Isaac himself looked at his friends with concern, sitting silently in their seats.

Coleridge recovered, Alfie’s fine. They're not team members, but Piper and Oksana seem okay as well.

Isaac saw Audrey look through the train window, out into the distance. Babs made fun of her, too. I’ve never seen Audrey concerned about her academic abilities, at least. And if not, I think some fresh air and a candy bar or two will help her get over it.

That just left Reed. She sat next to Isaac, completely hunched over, her head against her lap, which covered her face.

I wonder if fresh air and candy bars would help her, too.

Isaac simmered in his seat, feeling the same way as Reed did when Babs called Audrey out. I don’t care if they make fun of me, but when it’s my friends...

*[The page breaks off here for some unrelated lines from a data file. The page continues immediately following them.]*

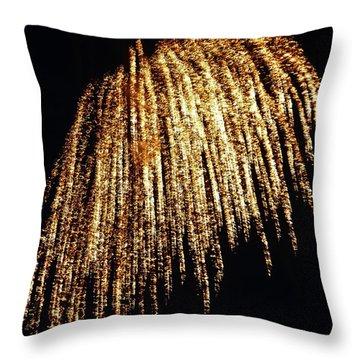 Golden Umbrella Throw Pillow by Aimee L Maher Photography and Art Visit ALMGallerydotcom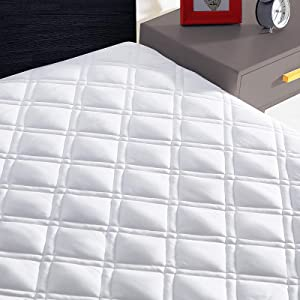 WOOBOBEE Twin Mattress Pad Cooling Mattress Cover Pillow Top with Down Alternative Fill,8-21 inch Deep Pocket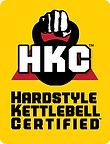 HKCInstructorsBadge4Print.TITLE.jpg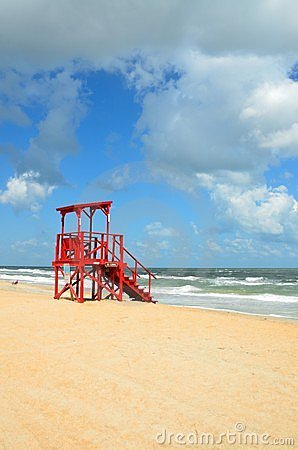 Lifeguard tower on beach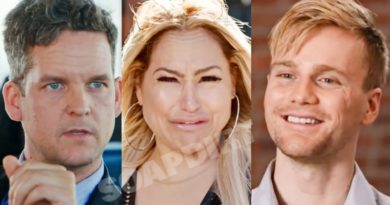 90 Day Fiance: Tom Brooks - Darcey Silva - Jesse Meester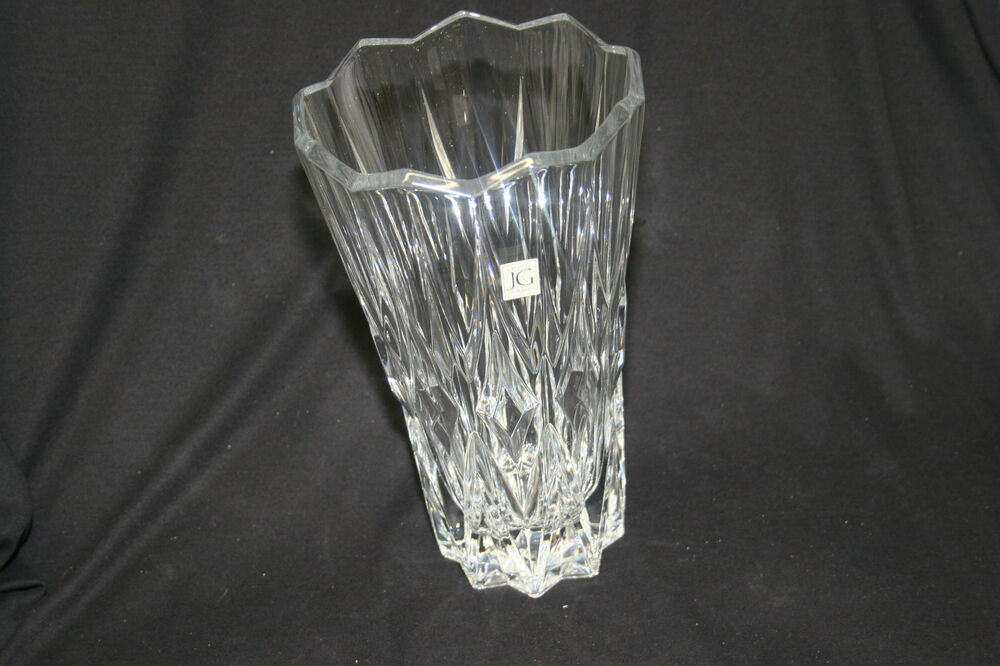 jg durand crystal cathedral vase new ebay. Black Bedroom Furniture Sets. Home Design Ideas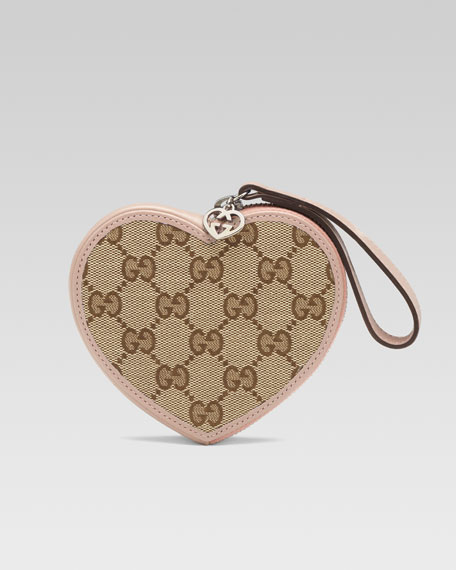 Girls' Micro Guccissima Heart Wristlet, Beige/Ebony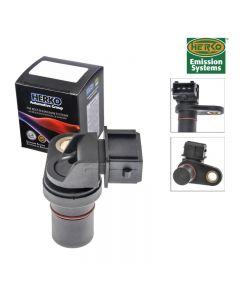 Herko Engine Camshaft Position Sensor CMP3103 For Chevrolet Spark 2008-2010
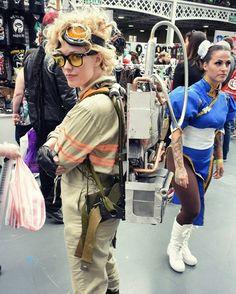 Jillian Holtzmann cosplay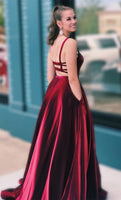 A-line Straps Wine Red Long Prom Dress   cg10622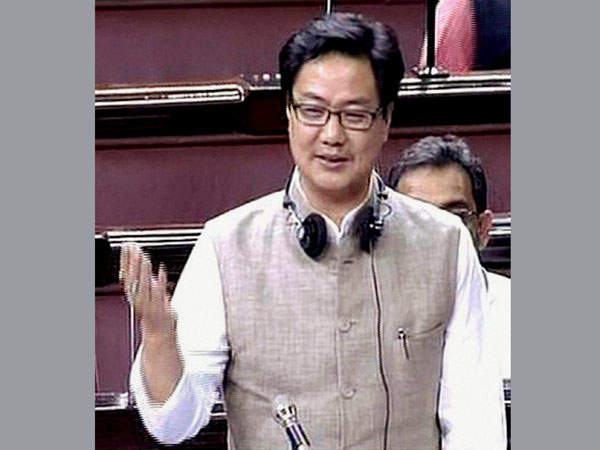 Central Minister Kiren Rijiju warns websites in Loksabha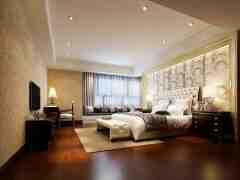 古典风格卧室装修效果图 值得你细细品味的设计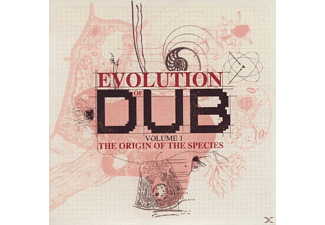 King Tubby - The Evolution Of Dub Vol.1 (Box-Set) - (CD)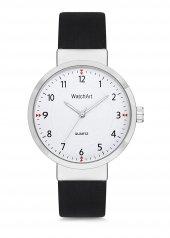 Watchart Bayan Kol Saati W154275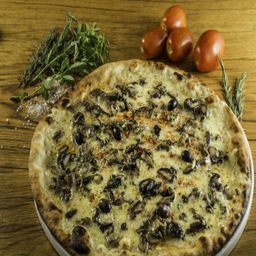 Pizza Altopiano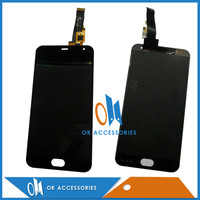 For Meizu Meilan M1 Note LCD Screen Display With Touch Screen Digitizer Assembly Replacement 1pc Lot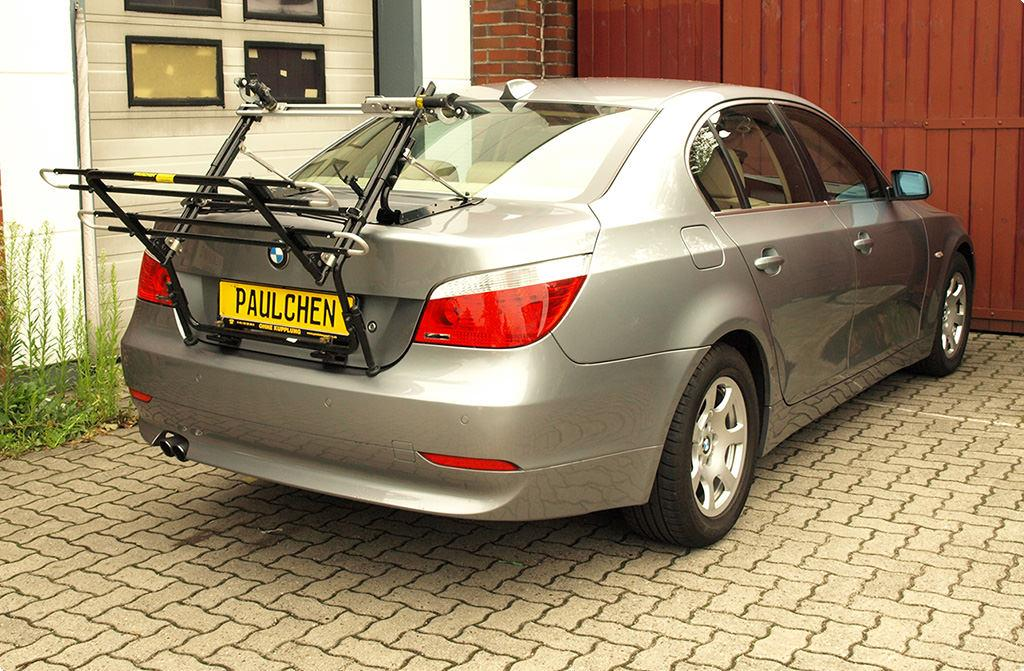Rear Mount for BMW 5 SERIES E60 SALOON 2 Bike  Carrier Car Cycle Rack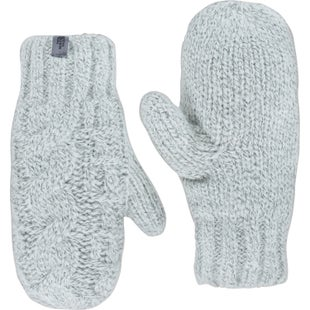 North Face Cable Knit Ladies Mittens - Vintage White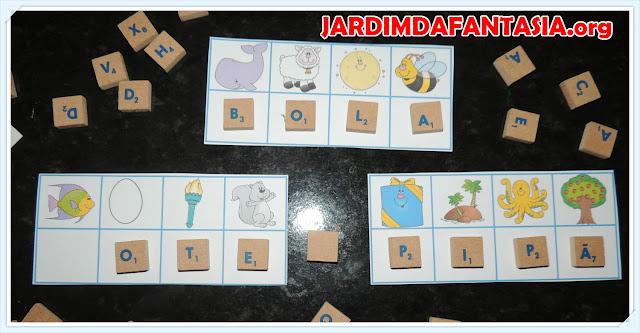 Atividade Material Concreto Letra Inicial e Formação de Palavras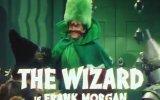 Oz Büyücüsü Fragman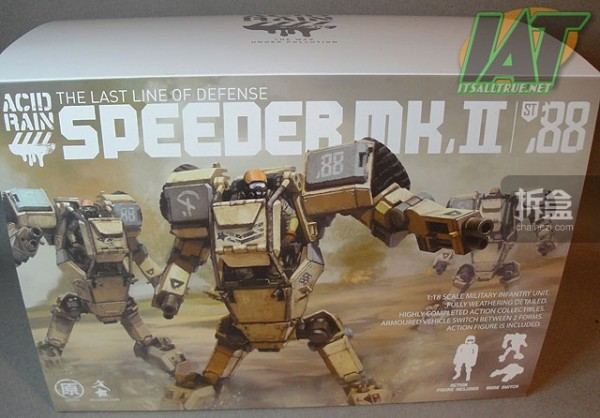 ori-toy-acid-rain-speeder-mk2-review-outside-004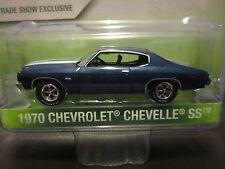 GreenLight  New York Toy Fair 2017 Chevy 1970 Chevelle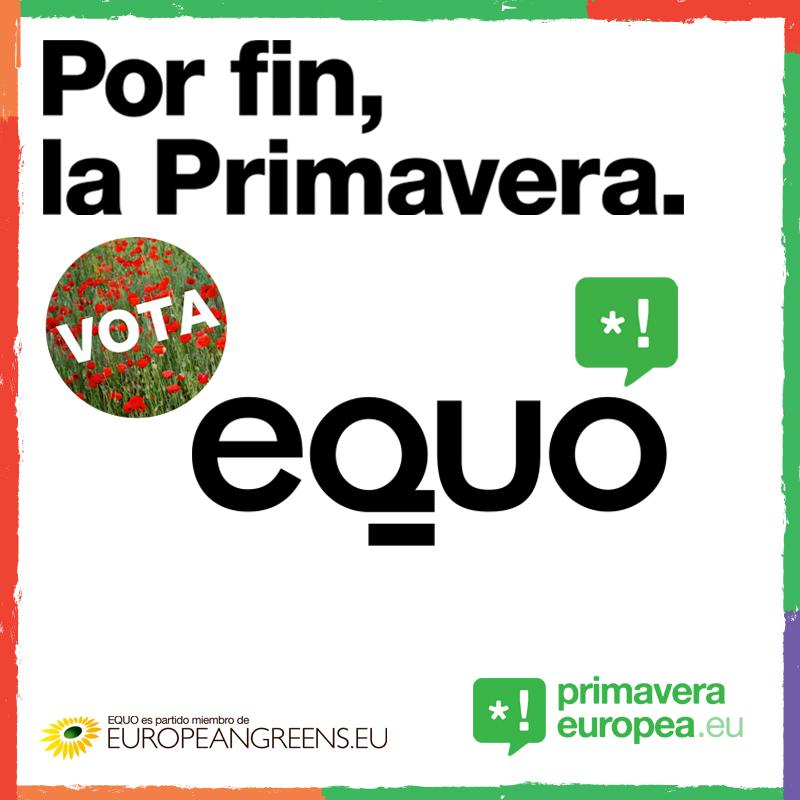 vota_equo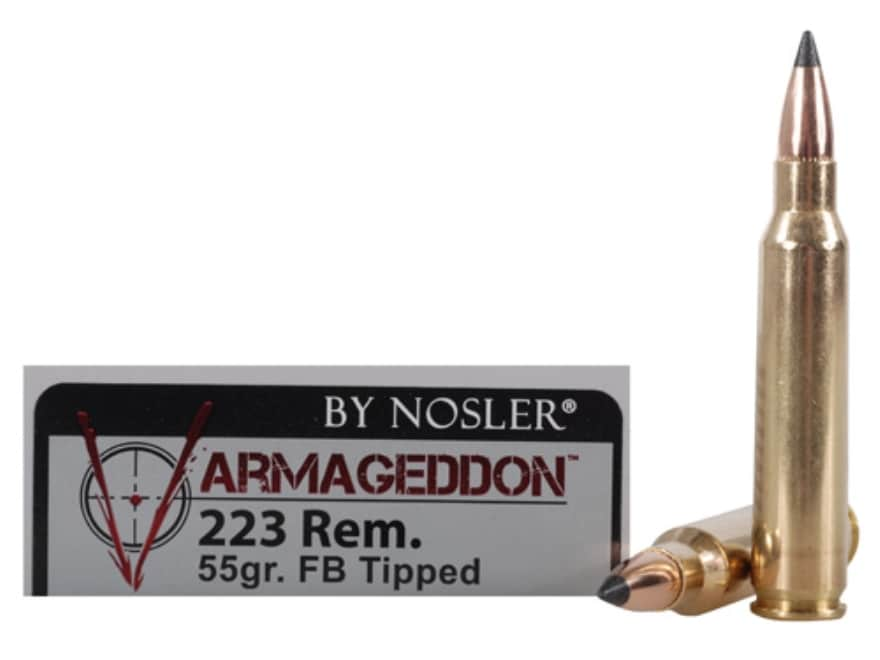 Nosler Varmageddon Ammunition 223 Remington 55 Grain Tipped Flat Base Box of 20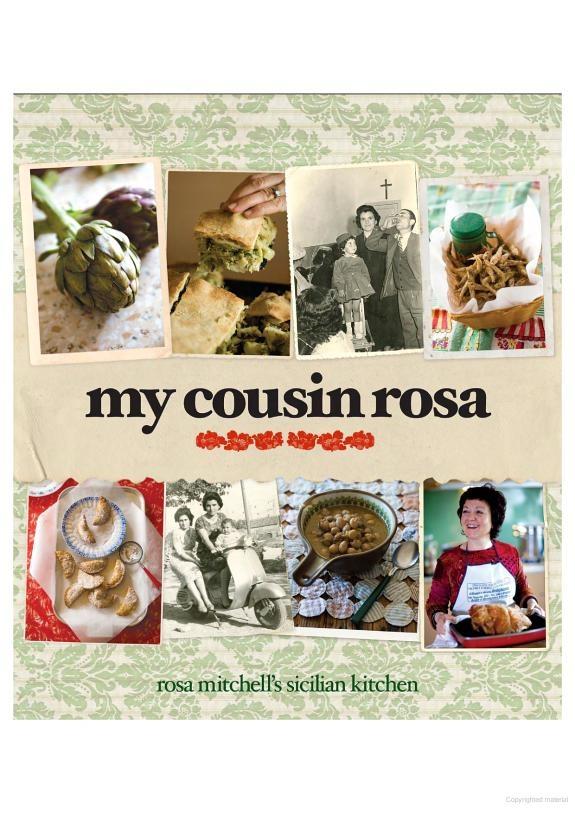 My Cousin Rosa: Rosa Mitchell's Sicilian Kitchen ·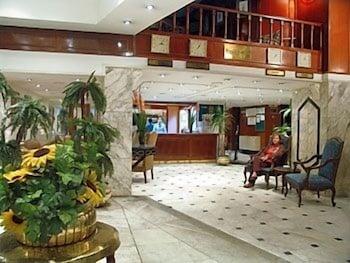 コンコルド ホテル ドッキ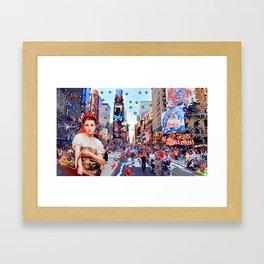 Shopping in New York Framed Art Print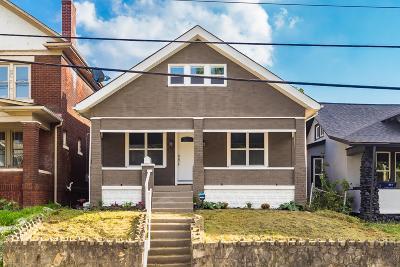 Single Family Home For Sale: 991 E Whittier Street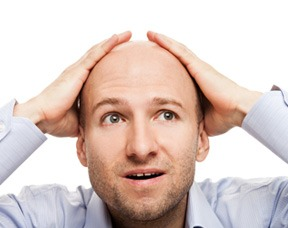 Does Having Male Pattern Baldness Increase My Risk For Prostate Cancer Death? Thumbnail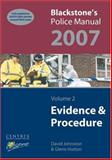 Evidence and Procedure 2007, Hutton, Glenn and Johnston, David, 0199203350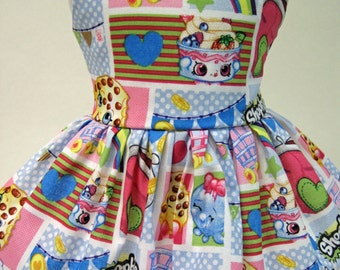 Shopkins Patch Party Sleeveless Dress for your American Girl Doll D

But he caught himself. My brother says I can’t get too attached to the students here. But I wonder if he’d say the same if it was his friends looking so down.

Ms. Mogami sat along with them in their train car as well, having met up with them that morning at the train station when it was time to leave. Team Blue met in Calvin's Corner, and were all smiles compared to Team. The conversation on that platform was short; Isaac felt a little bad, since Team Blue most likely didn't know what Babs did. And it's not like they were going to tattle to Mackenzie on her like schoolchildren. They would have to settle things on the battlefield.

“It’s alright, you guys,” Ms. Mogami said gently. She reached into her pockets and held out candy bars for everyone. “Will this help?”

“Chocolate!” Audrey exclaimed. She grabbed a candy bar and with every bite, the smile returned to her face. “C’mon, Reed, chocolate’s good in situations like these!”

Reed mumbled something unpleasant, her voice muffled. Audrey grabbed another candy bar and maneuvered it in between Reed’s legs in order to reach her face. Audrey giggled when she heard the crunching sound of Reed taking a bite out of it.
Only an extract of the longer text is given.